Winning book Beetle Boy and author M G Leonard (picture: © David Myers)

Last year’s winner, Horatio Clare, a judge for the 2017 award said the book “combines classic story-telling with a tremendous sense of fun and excitement”. Clare scooped the prize for Aubrey and the Terrible Yoot (Firefly Press) along with editor Penny Thomas.

Chair of the judges, Julia Eccleshare, who is children’s director of the Hay Festival, likened “classic storyteller” Leonard to Roald Dahl or Dodie Smith. She said: “The UK children’s book market is booming, and our shortlist reflected all the new vigour and excitement in the market. M G Leonard is a classic storyteller, in the tradition of Roald Dahl or Dodie Smith, but an original voice. We predict that once again the Branford Boase Award judges have recognized an author who will be thrilling young readers for decades to come.”

The other judges includes Brenda Gardner, former children’s editor and founder of Piccadilly Press, Joanna Halpin, manager at Waterstones Trafalgar Square and Elizabeth McDonald, winner of the 2016 Public Librarian of the Year Award.

Frances Hardinge, who won the Branford Boase in 2006 for Fly By Night (Macmillan), presented Leonard with a cheque for £1,000 and she, Cunningham and Leyshon all received a hand-crafted silver-inlaid box. 

Cunningham also revealed that for the first time Chicken House will be hosting an open call for pitches through its Twitter feed, @chickenhsebooks, on Friday (7th July).
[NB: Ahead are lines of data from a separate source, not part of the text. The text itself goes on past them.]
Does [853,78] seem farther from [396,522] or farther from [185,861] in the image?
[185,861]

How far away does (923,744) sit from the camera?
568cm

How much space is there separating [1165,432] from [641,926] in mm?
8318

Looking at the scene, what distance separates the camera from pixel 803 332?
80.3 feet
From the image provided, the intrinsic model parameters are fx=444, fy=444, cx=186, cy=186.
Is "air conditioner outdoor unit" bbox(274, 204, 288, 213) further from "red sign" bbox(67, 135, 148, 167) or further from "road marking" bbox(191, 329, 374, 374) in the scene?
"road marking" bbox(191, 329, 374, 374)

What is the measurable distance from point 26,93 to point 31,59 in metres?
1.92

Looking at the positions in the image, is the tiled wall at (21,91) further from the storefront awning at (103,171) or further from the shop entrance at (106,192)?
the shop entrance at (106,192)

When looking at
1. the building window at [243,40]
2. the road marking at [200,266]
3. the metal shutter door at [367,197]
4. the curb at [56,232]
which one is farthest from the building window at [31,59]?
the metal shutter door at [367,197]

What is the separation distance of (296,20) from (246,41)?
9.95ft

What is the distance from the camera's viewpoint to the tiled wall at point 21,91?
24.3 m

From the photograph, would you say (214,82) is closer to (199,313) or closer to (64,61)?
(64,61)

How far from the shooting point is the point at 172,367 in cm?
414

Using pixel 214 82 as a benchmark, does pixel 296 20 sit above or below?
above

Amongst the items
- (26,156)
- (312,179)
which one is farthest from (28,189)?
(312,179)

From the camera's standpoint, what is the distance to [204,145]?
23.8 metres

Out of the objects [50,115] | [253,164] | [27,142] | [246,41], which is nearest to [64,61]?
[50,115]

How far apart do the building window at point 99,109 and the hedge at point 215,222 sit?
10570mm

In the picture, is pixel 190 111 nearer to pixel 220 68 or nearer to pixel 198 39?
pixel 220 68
He said: “We have never done anything like this before so it’s very exciting. We wanted to collaborate more widely and open our doors even more.” Writers should send one tweet to @chickenhsebooks without images and, if their tweet receives a ‘like’ from the Chicken House Twitter account they will be messaged instructions on what to do next.

The Branford Boase Award was set up in memory of author Henrietta Branford and Walker Books co-founder Wendy Boase, who both died of cancer in 1999.